Listed entries -
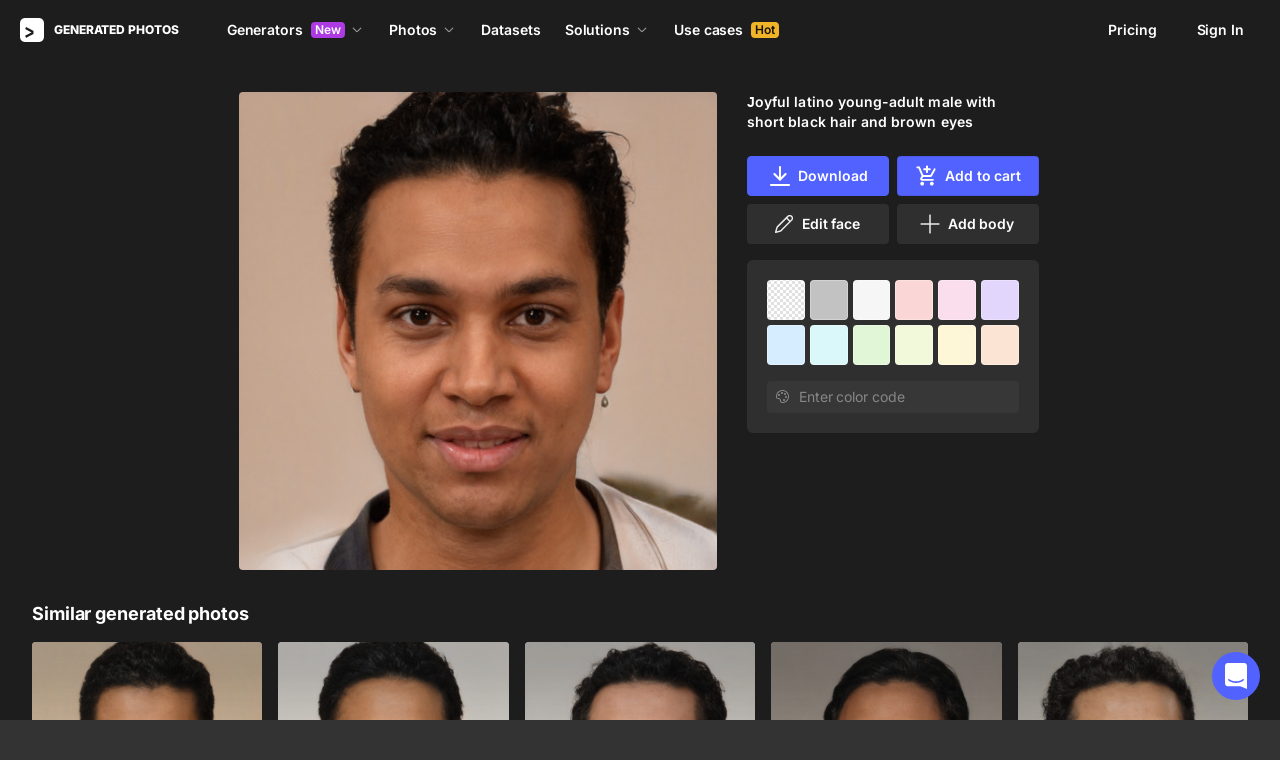

--- FILE ---
content_type: application/javascript
request_url: https://static.generated.photos/_nuxt/generated-photos/gp-grid-photos.dfe7c3fe5a1202e14103.js
body_size: 451
content:
!function(){try{var t="undefined"!=typeof window?window:"undefined"!=typeof global?global:"undefined"!=typeof self?self:{},e=(new Error).stack;e&&(t._sentryDebugIds=t._sentryDebugIds||{},t._sentryDebugIds[e]="b74dbb9b-532e-42f8-b672-c8ae3a0425af",t._sentryDebugIdIdentifier="sentry-dbid-b74dbb9b-532e-42f8-b672-c8ae3a0425af")}catch(t){}}(),(window["webpackJsonp"]=window["webpackJsonp"]||[]).push([[60],{ECyL:function(t,e,a){var n=a("JPst")((function(t){return t[1]}));n.push([t.i,"@keyframes spin-6f871604{0%{transform:rotate(0)}to{transform:rotate(1turn)}}.grid-photos[data-v-6f871604]{grid-gap:8px;display:grid;grid-template-columns:repeat(auto-fill,minmax(125px,1fr));justify-content:center}@media(min-width:768px){.grid-photos[data-v-6f871604]{grid-gap:16px;grid-template-columns:repeat(auto-fill,minmax(190px,1fr))}}@media(max-width:480px){.grid-photos[data-v-6f871604]{grid-gap:5px;grid-template-columns:repeat(auto-fill,minmax(100px,1fr))}}",""]),n.locals={},t.exports=n},GBbX:function(t,e,a){var n=a("ECyL");n.__esModule&&(n=n.default),"string"==typeof n&&(n=[[t.i,n,""]]),n.locals&&(t.exports=n.locals);(0,a("SZ7m").default)("7147a6be",n,!0,{sourceMap:!1})},Q3Nw:function(t,e,a){"use strict";a("GBbX")},zUes:function(t,e,a){"use strict";a.r(e);var n={name:"GpGridPhotos"},r=(a("Q3Nw"),a("KHd+")),i=Object(r["a"])(n,(function(){return(0,this._self._c)("div",{staticClass:"grid-photos"},[this._t("default")],2)}),[],!1,null,"6f871604",null);e["default"]=i.exports}}]);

Assigned task -
Print the listing above in full, exactly as written. Omit any pictures.

Answer area -
--- FILE ---
content_type: application/javascript
request_url: https://static.generated.photos/_nuxt/generated-photos/gp-grid-photos.dfe7c3fe5a1202e14103.js
body_size: 451
content:
!function(){try{var t="undefined"!=typeof window?window:"undefined"!=typeof global?global:"undefined"!=typeof self?self:{},e=(new Error).stack;e&&(t._sentryDebugIds=t._sentryDebugIds||{},t._sentryDebugIds[e]="b74dbb9b-532e-42f8-b672-c8ae3a0425af",t._sentryDebugIdIdentifier="sentry-dbid-b74dbb9b-532e-42f8-b672-c8ae3a0425af")}catch(t){}}(),(window["webpackJsonp"]=window["webpackJsonp"]||[]).push([[60],{ECyL:function(t,e,a){var n=a("JPst")((function(t){return t[1]}));n.push([t.i,"@keyframes spin-6f871604{0%{transform:rotate(0)}to{transform:rotate(1turn)}}.grid-photos[data-v-6f871604]{grid-gap:8px;display:grid;grid-template-columns:repeat(auto-fill,minmax(125px,1fr));justify-content:center}@media(min-width:768px){.grid-photos[data-v-6f871604]{grid-gap:16px;grid-template-columns:repeat(auto-fill,minmax(190px,1fr))}}@media(max-width:480px){.grid-photos[data-v-6f871604]{grid-gap:5px;grid-template-columns:repeat(auto-fill,minmax(100px,1fr))}}",""]),n.locals={},t.exports=n},GBbX:function(t,e,a){var n=a("ECyL");n.__esModule&&(n=n.default),"string"==typeof n&&(n=[[t.i,n,""]]),n.locals&&(t.exports=n.locals);(0,a("SZ7m").default)("7147a6be",n,!0,{sourceMap:!1})},Q3Nw:function(t,e,a){"use strict";a("GBbX")},zUes:function(t,e,a){"use strict";a.r(e);var n={name:"GpGridPhotos"},r=(a("Q3Nw"),a("KHd+")),i=Object(r["a"])(n,(function(){return(0,this._self._c)("div",{staticClass:"grid-photos"},[this._t("default")],2)}),[],!1,null,"6f871604",null);e["default"]=i.exports}}]);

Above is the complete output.